Ингер свернулась на полу, как бегун, едва дотянувший до конца дистанции, и бессильно ударила кулаком по каменному полу:
— Я не могу, Уайлд. Я больше не могу.
Уайлд взял ее под мышки и легко поднял, как ребенка. У нее подгибались ноги. Ее тело уже выжало из себя всю до капли энергию жизни: Он прислонил ее к соседнему столу. Она напоминала ему великолепную восковую куклу, которая беспомощно сидела, выбросив перед собой ноги и свесив голову на плечо. Он понял, что она умирает. Ее надменный и блестящий ум, униженный Гуннаром, утратил веру в себя и больше не мог замкнуться в спасительной изоляции. Он спросил себя: а почему, собственно, его должно это волновать? — и похлопал ее по щеке:
— Послушай меня. Не раскисай. Сосредоточься. Я хочу, чтобы ты… перечислила мне всех римских императоров, до падения Константинополя.
Она в изнеможении закрыла глаза. Ее подбородок свесился к ключицам и, коснувшись груди, рывком поднялся обратно. Посиневшие губы медленно зашевелились.

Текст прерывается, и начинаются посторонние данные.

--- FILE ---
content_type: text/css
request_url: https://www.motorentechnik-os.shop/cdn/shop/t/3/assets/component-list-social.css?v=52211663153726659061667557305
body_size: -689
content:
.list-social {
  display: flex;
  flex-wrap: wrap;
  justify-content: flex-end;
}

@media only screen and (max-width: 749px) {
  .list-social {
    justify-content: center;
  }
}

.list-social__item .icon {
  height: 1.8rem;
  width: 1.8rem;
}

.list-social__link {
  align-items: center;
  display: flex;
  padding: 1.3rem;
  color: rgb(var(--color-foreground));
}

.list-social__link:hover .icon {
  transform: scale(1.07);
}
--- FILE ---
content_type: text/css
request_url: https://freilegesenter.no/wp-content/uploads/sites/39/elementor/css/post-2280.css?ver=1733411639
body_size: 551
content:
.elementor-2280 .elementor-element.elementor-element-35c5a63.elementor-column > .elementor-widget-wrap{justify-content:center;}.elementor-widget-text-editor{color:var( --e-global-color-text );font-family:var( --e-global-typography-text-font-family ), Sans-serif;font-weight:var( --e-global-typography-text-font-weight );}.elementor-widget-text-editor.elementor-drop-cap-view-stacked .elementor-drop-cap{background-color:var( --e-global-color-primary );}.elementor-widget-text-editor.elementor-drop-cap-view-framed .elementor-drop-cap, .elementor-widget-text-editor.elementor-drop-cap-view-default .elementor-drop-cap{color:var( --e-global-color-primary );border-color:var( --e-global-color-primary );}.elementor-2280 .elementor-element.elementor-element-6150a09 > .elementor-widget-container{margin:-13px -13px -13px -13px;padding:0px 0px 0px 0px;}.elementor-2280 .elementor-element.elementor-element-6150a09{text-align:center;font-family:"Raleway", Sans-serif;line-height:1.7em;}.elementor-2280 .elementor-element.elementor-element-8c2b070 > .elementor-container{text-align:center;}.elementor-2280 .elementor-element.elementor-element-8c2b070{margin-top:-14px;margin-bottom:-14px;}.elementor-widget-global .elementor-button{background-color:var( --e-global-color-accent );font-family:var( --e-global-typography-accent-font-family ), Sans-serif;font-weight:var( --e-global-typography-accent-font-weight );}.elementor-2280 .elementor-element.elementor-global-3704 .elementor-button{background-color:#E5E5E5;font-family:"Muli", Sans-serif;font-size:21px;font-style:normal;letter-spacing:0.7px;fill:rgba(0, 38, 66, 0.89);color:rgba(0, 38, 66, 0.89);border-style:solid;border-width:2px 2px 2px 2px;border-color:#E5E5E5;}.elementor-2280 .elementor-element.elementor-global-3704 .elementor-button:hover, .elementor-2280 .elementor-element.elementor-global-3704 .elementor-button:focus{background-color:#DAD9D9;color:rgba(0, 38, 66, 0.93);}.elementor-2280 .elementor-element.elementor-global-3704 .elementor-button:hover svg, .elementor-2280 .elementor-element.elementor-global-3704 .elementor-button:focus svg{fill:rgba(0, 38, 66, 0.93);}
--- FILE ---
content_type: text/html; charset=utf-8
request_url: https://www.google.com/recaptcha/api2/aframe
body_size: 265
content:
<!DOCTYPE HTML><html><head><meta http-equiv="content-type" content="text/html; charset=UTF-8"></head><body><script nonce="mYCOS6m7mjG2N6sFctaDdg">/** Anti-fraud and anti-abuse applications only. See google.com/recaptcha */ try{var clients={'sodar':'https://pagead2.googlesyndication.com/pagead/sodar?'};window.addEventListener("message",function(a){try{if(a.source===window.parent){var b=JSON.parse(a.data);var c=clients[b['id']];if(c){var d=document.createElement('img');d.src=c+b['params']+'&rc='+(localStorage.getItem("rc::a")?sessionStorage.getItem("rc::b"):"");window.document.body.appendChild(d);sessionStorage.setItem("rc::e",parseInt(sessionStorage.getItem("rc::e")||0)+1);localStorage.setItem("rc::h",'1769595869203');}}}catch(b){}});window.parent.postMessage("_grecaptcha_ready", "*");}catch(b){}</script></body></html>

— Август, Тиберий, Калигула, Клавдий, Нерон…
Уайлд сжал зубы и снова с разбегу бросился на дверь, ударился о стекло и сполз на пол.
— Гальба, — монотонно, словно во сне, говорила Ингер. — Отон, Вителлий, Веспасиан, Тит, Домициан…
Уайлд уже ничего не чувствовал с левой стороны груди. Он медленно встал, ощущая себя неловким и разбитым. Чувство онемения дошло до самых ступней, лодыжки потеряли гибкость. Он заставил себя сделать несколько шагов. Внутреннее стекло треснуло и готово было рассыпаться на тысячи режущих осколков.
— Нерва, — продолжала Ингер. — Траян, Адриан, Антонин Пий, Марк Аврелий…
Уайлд сосредоточил все свое внимание на трещине и дрожащими пальцами принялся вытаскивать из рамы куски стекла. С каждой секундой дрожь колотила его все сильнее.
— Луций Аврелий Вер, — бубнила Ингер, — Коммод, Пертинакс, Дидий Юлиан…
Уайлд продолжал работать со стеклом. Ему понадобилась целая минута, чтобы проделать достаточно большое отверстие, в которое могла пройти его правая рука. Бить надо было в самый центр пролома — если он не сумеет нанести точный удар, то умрет от потери крови раньше, чем от холода. Он понимал, как ему катастрофически не хватает времени, чтобы расширить диаметр дыры.